The study will assess patients with a clinical diagnosis of PD during, prior and following their participation in a 12-week Rock Steady program, assessing neuroimaging (beta-amyloid deposition, glymphatic flow), and clinical severity (motor, cognitive, sleep disturbance, mood). The primary outcome will be an MRI-based measurement estimating glymphatic diffusion.

Imaging Glymphatic Flow

Currently, the connection of the glymphatic system to PD or other neurodegenerative diseases is not well understood. “Previously, it had been thought that fluid in and around the brain operates independently. This has opened up a whole new way of thinking about the natural history of neurodegenerative disease, particularly as it pertains to waste clearance, which appears to be the main function of glymphatic flow,” said Colin McKnight, M.D., assistant professor of radiology and radiological sciences at Vanderbilt.

Relevant to the boxing study, McKnight and colleagues have been exploring imaging tools that can quantify cerebral blood flow, cerebrovascular reactivity (CVR) and CVR compliance time (the time required for arterioles to respond maximally to vasoactive stimuli) in a clinical setting.
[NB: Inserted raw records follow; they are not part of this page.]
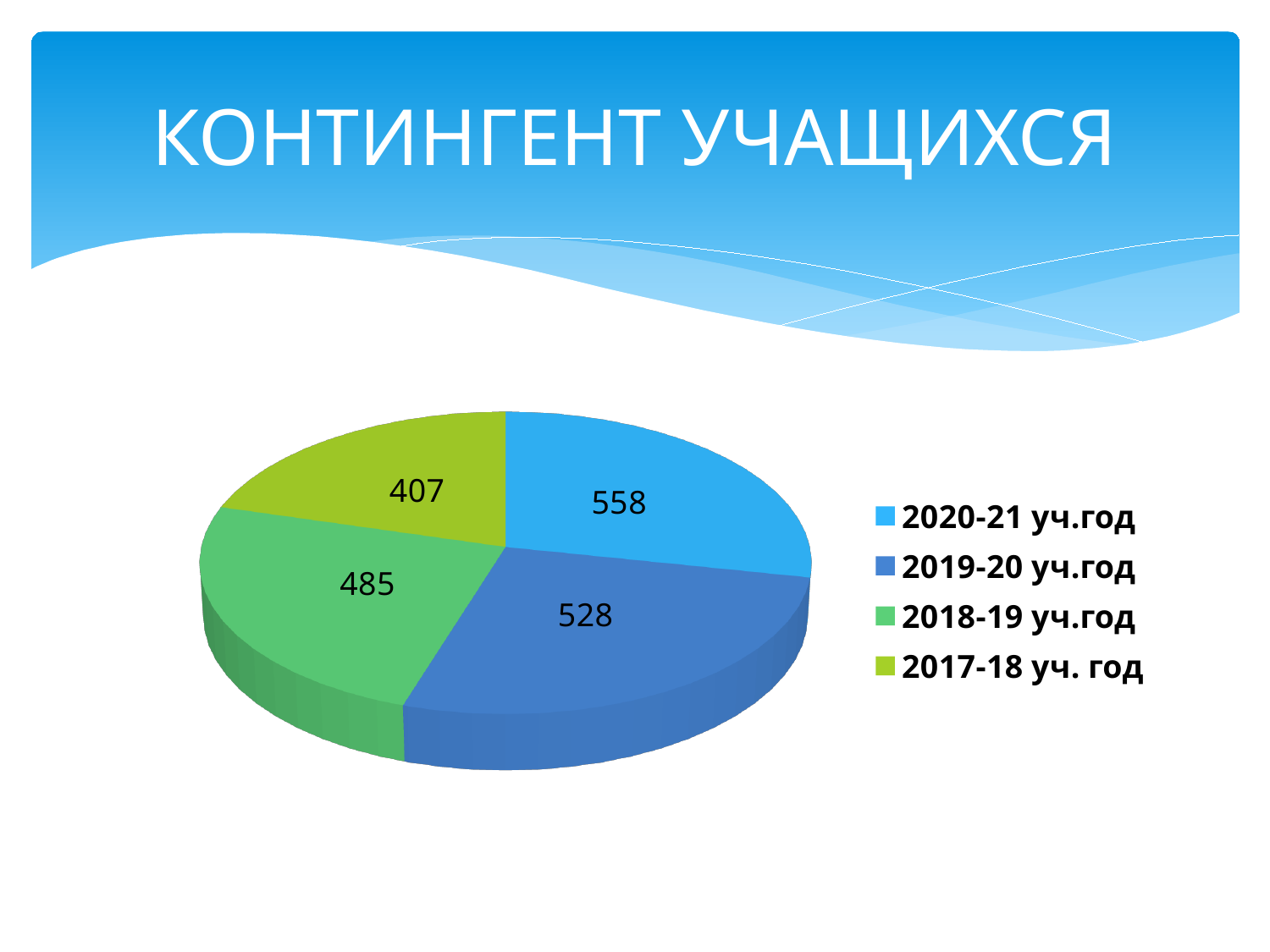
What is the title of the slide? КОНТИНГЕНТ УЧАЩИХСЯ What is the difference between the values for 2020-21 уч.год and 2017-18 уч. год? 151 Which academic year has the smallest slice? 2017-18 уч. год What type of chart is shown on the slide? pie chart Which academic year has the largest slice? 2020-21 уч.год How many slices does the pie chart have? 4 Which is larger, the value for 2019-20 уч.год or 2018-19 уч.год? 2019-20 уч.год What is the value for 2018-19 уч.год? 485 What is the value for 2020-21 уч.год? 558 What is the value for 2017-18 уч. год? 407 What is the value for 2019-20 уч.год? 528 What is the difference between the values for 2019-20 уч.год and 2018-19 уч.год? 43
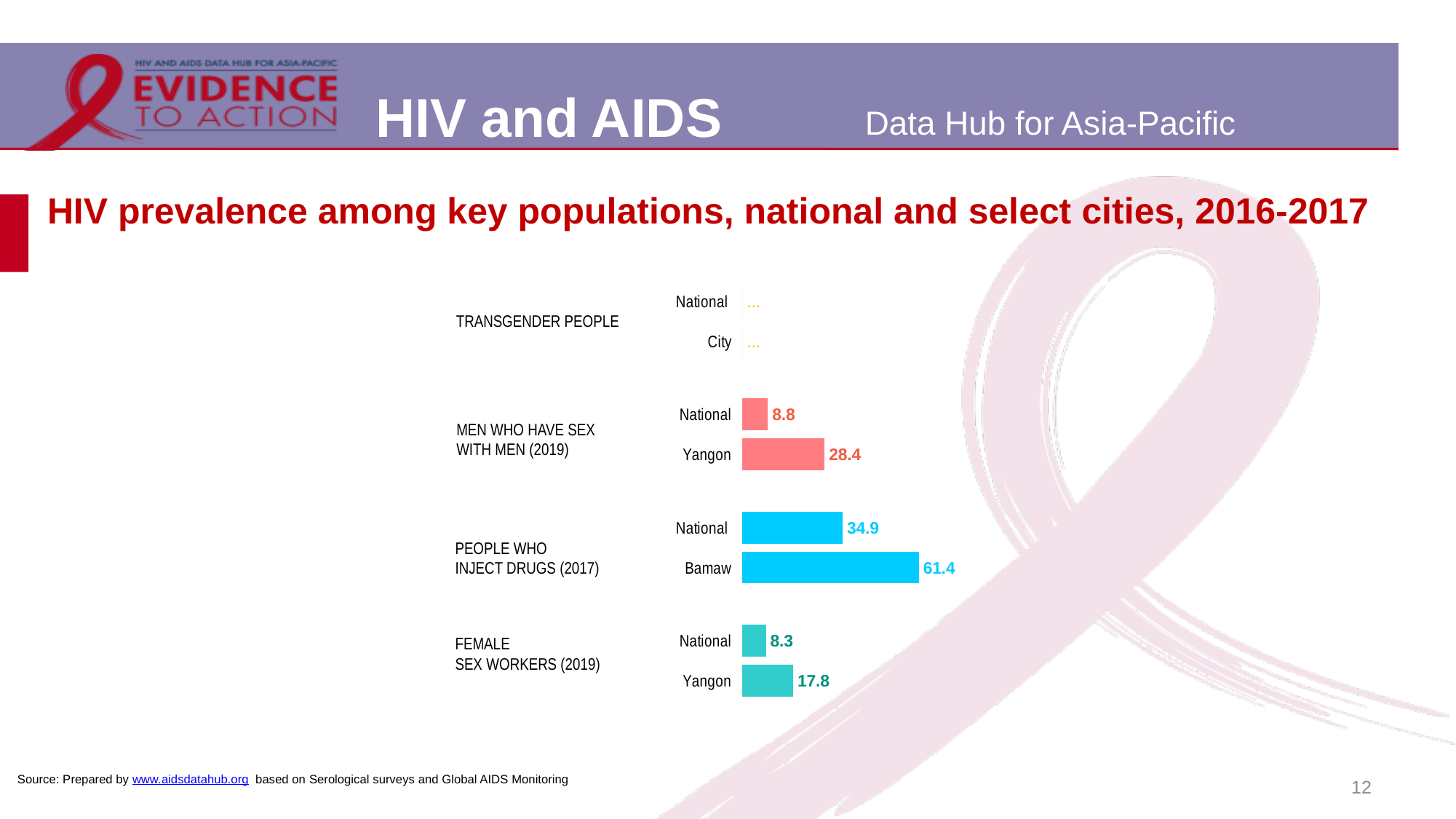
What values are shown for transgender people on the chart? ... (no data) What is the difference between the Yangon and national HIV prevalence among female sex workers? 9.5 What is the difference between the Bamaw and national HIV prevalence among people who inject drugs? 26.5 What is the national HIV prevalence among female sex workers (2019)? 8.3 What is the HIV prevalence among men who have sex with men in Yangon? 28.4 Which bar shows the highest HIV prevalence on the chart? People who inject drugs, Bamaw What is the HIV prevalence among people who inject drugs in Bamaw? 61.4 What is the national HIV prevalence among men who have sex with men (2019)? 8.8 Which key population has the lowest national HIV prevalence value shown? Female sex workers How many key population groups are shown on the chart? 4 Which is larger: the Yangon HIV prevalence among men who have sex with men or the national HIV prevalence among people who inject drugs? National HIV prevalence among people who inject drugs What type of chart is shown on the slide? Bar chart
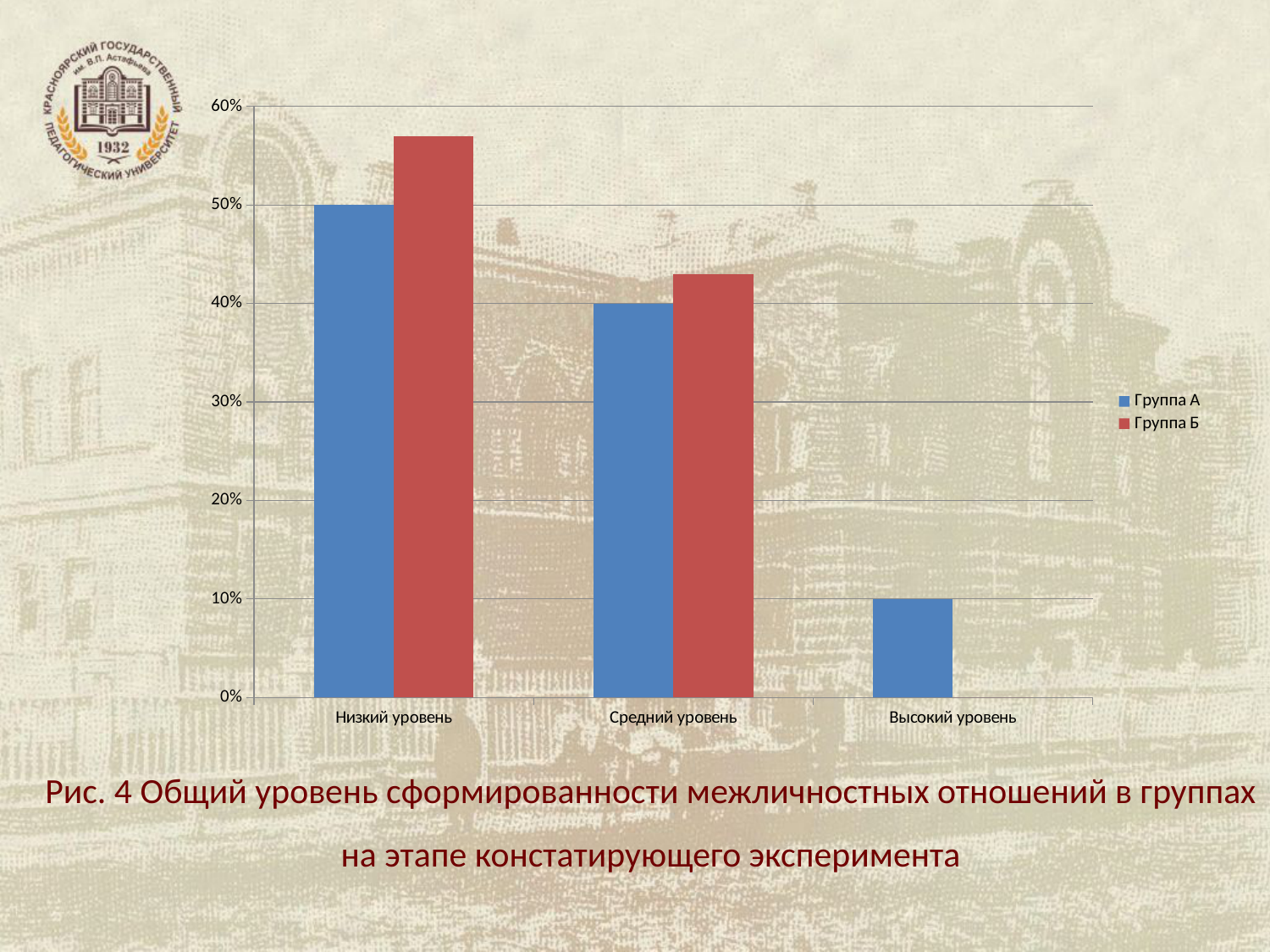
At Низкий уровень, which group has the larger value, Группа А or Группа Б? Группа Б Is the value for Группа Б at Средний уровень greater or less than 40%? greater What is the value for Группа А at Высокий уровень? 10% Which category has the highest value for Группа А? Низкий уровень What is the value for Группа А at Низкий уровень? 50% What kind of chart is shown on the slide? bar chart How many series does the legend list? 2 What is the value for Группа А at Средний уровень? 40% What is the difference between the Группа А values at Низкий уровень and Высокий уровень? 40% How many categories are shown on the x axis? 3 Which category has the lowest value for Группа А? Высокий уровень Is the value for Группа Б at Низкий уровень greater or less than 50%? greater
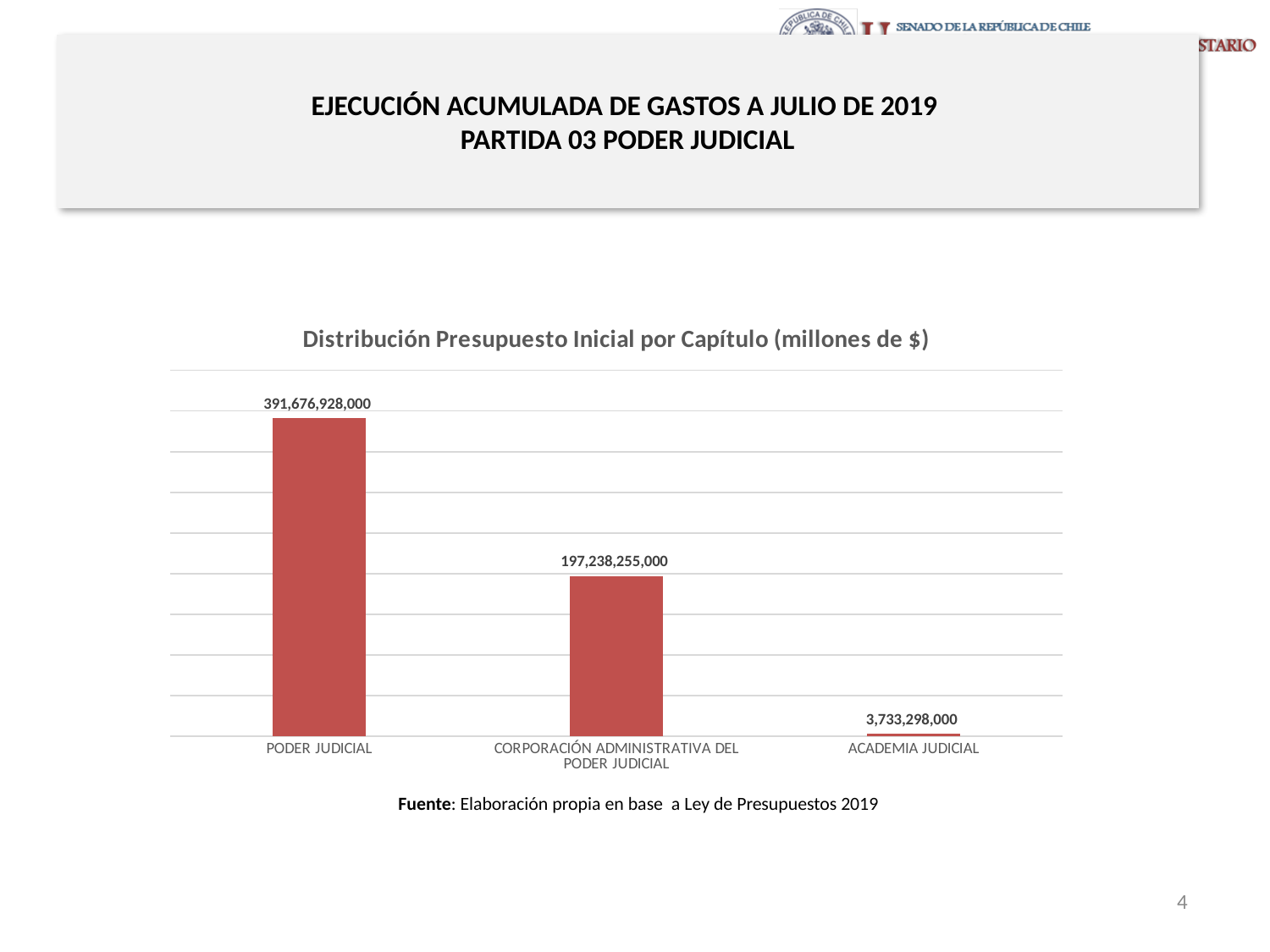
How many categories are shown in the chart? 3 Which category has the lowest value? ACADEMIA JUDICIAL What is the title of the chart? Distribución Presupuesto Inicial por Capítulo (millones de $) What is the difference between the values for CORPORACIÓN ADMINISTRATIVA DEL PODER JUDICIAL and ACADEMIA JUDICIAL? 193,504,957,000 Which is larger, the value for CORPORACIÓN ADMINISTRATIVA DEL PODER JUDICIAL or the value for ACADEMIA JUDICIAL? CORPORACIÓN ADMINISTRATIVA DEL PODER JUDICIAL What is the value for CORPORACIÓN ADMINISTRATIVA DEL PODER JUDICIAL? 197,238,255,000 What is the value for ACADEMIA JUDICIAL? 3,733,298,000 What is the difference between the values for PODER JUDICIAL and CORPORACIÓN ADMINISTRATIVA DEL PODER JUDICIAL? 194,438,673,000 What kind of chart is shown on the slide? Bar chart Do the values rise or fall from left to right across the categories? Fall Which category has the highest value? PODER JUDICIAL What is the value for PODER JUDICIAL? 391,676,928,000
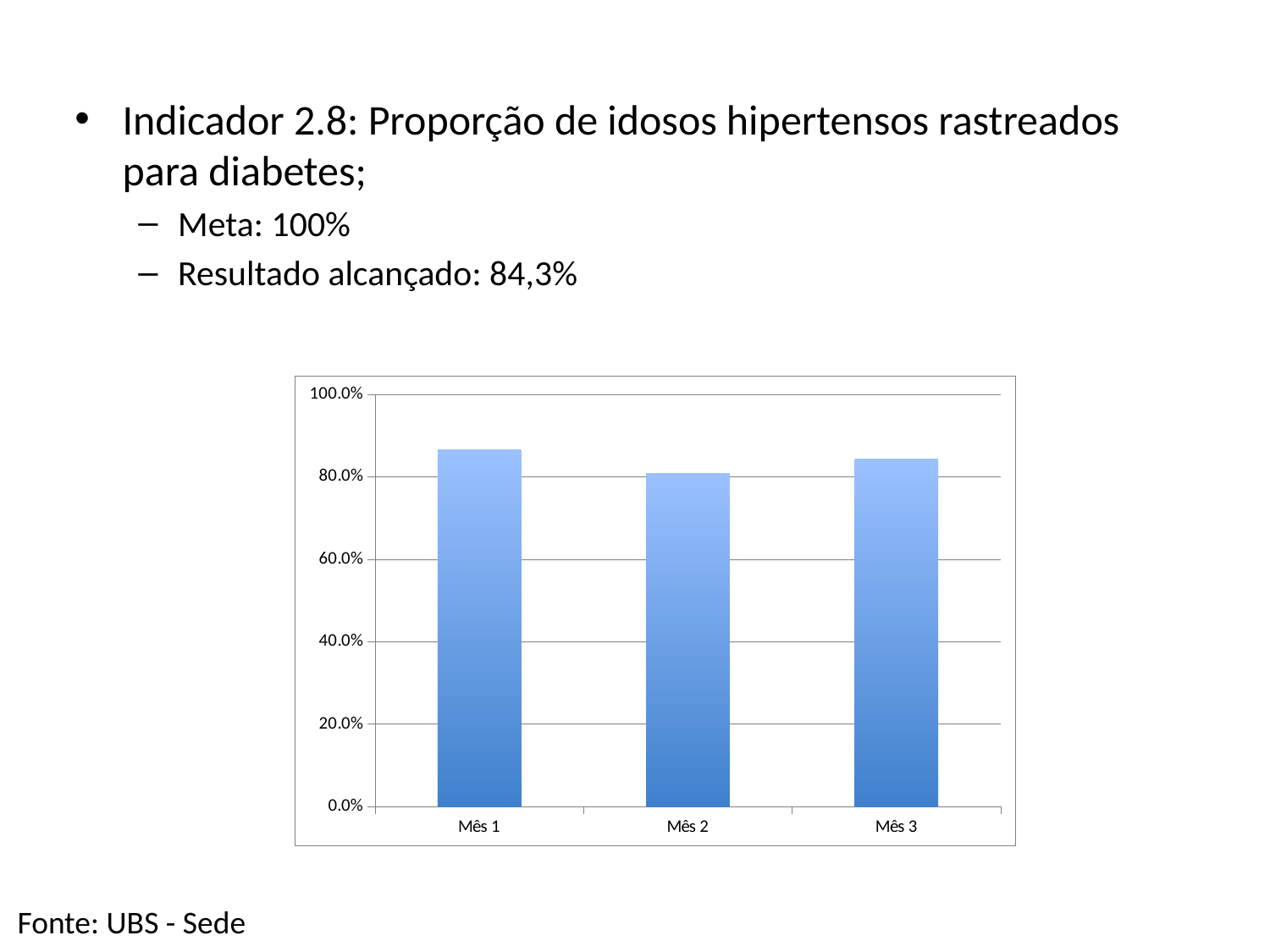
Does the value rise or fall from Mês 1 to Mês 2? fall Does the value rise or fall from Mês 2 to Mês 3? rise Which is larger, the value for Mês 1 or the value for Mês 2? Mês 1 What are the category labels on the chart's horizontal axis? Mês 1, Mês 2, Mês 3 Is the value for Mês 3 greater or less than 100.0%? less How many categories (months) are plotted on the chart? 3 Which month has the lowest bar on the chart? Mês 2 What is the highest value shown on the chart's vertical axis? 100.0% What kind of chart is shown on the slide? bar chart Is the value for Mês 1 greater or less than 80.0%? greater Is the value for Mês 2 greater or less than 60.0%? greater Which month has the highest bar on the chart? Mês 1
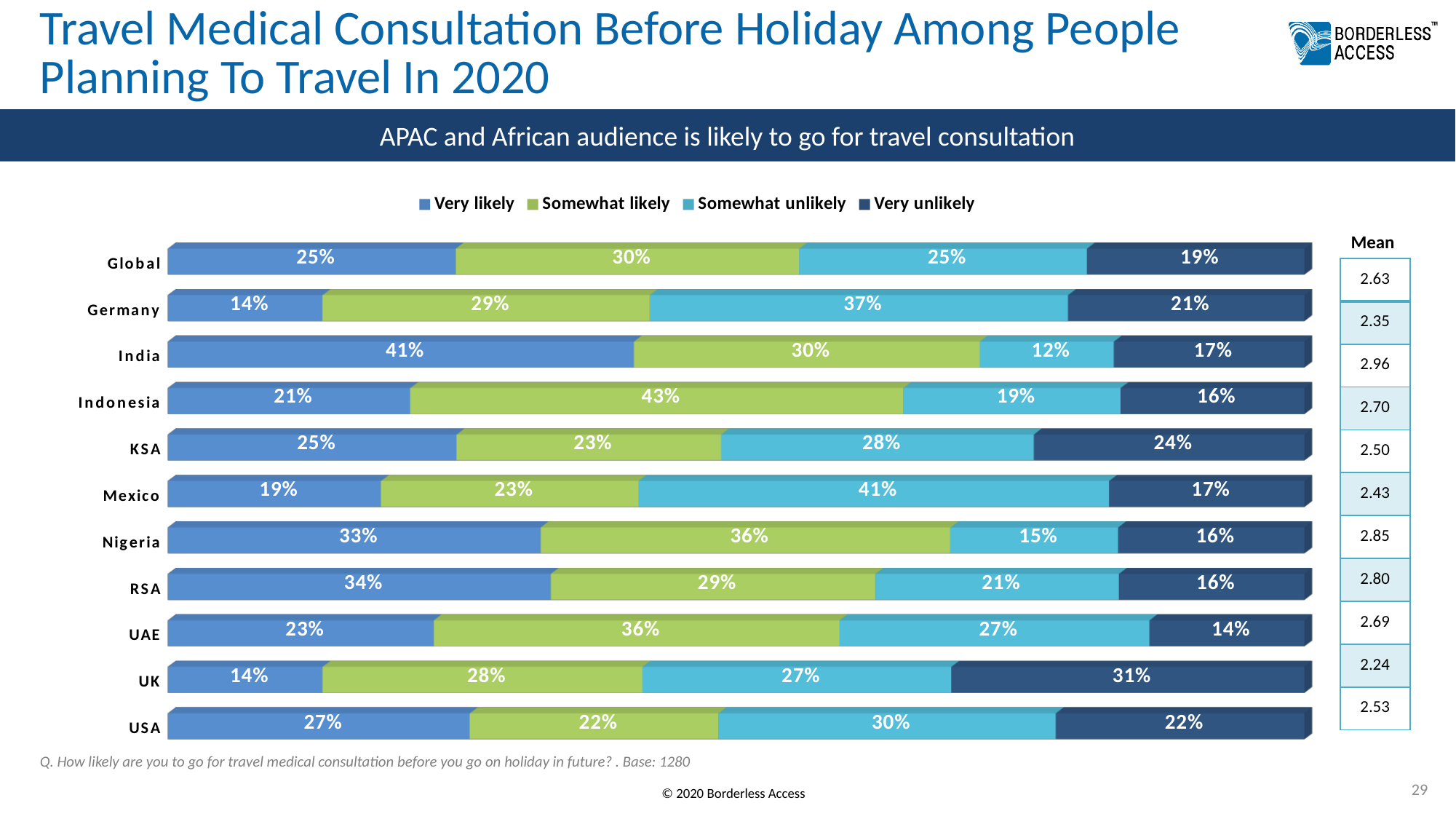
What is the 'Somewhat likely' value for Indonesia? 43% What is the 'Very unlikely' value for the UK? 31% Which country has the highest 'Very likely' percentage? India What is the Mean value shown for Germany? 2.35 What percentage of respondents in India are 'Very likely' to go for travel medical consultation? 41% Which country has the lowest 'Very unlikely' percentage? UAE How many categories (rows) are shown in the chart? 11 What kind of chart is shown on the slide? Stacked bar chart Which is larger, the 'Very likely' value for Nigeria or for RSA? RSA Which legend entry is shown in green? Somewhat likely What is the difference between the 'Somewhat unlikely' values for Mexico and India? 29% How many series does the legend list? 4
The boxing study will also use diffusion tensor imaging to observe slow diffusion of water molecules in the brain.

“We’ll be assessing glymphatic flow using noninvasive technologies,” he said. “As an exploratory method, we’ll look at glymphatic drainage in the cervical vessels. Then we’ll look higher up to see if we can follow glymphatic flow in the brain.”

Moving Toward Understanding

“This may have important consequences for how we understand aging and neurodegeneration.” 

Claassen and McKnight are collaborating with colleagues across Vanderbilt, from nuclear medicine to physical rehabilitation to patient engagement. “It takes so many kinds of expertise to put this type of research project together,” Claassen said.

He added, “If we’re able to show that exercise does improve the clearance of pathologic proteins in the brain, it could be a really profound step toward understanding the different mechanisms of neurodegeneration and mechanisms of therapies, which have been largely difficult to prove in the current environment.”

“If our hypothesis is correct,” McKnight said, “this may have important consequences for how we understand aging and neurodegeneration. This may shed light on why particularly problematic proteins are cleared poorly from the brain.”

About the Expert

Daniel Claassen, M.D.

Daniel Claassen, M.D., is a professor of neurology, division chief of behavioral and cognitive neurology, and the director of the Huntington’s Disease and Chorea Clinic at Vanderbilt University Medical Center. He specializes in the care of patients with neurodegenerative disorders, with particular interest in cognitive dysfunction and movement disorders.

Colin McKnight, M.D.

Colin McKnight, M.D., is assistant professor of radiology and radiological sciences at Vanderbilt University Medical Center. His work focuses on applying innovative neuroimaging methods to quantify multiple biomarkers of microvascular dysfunction.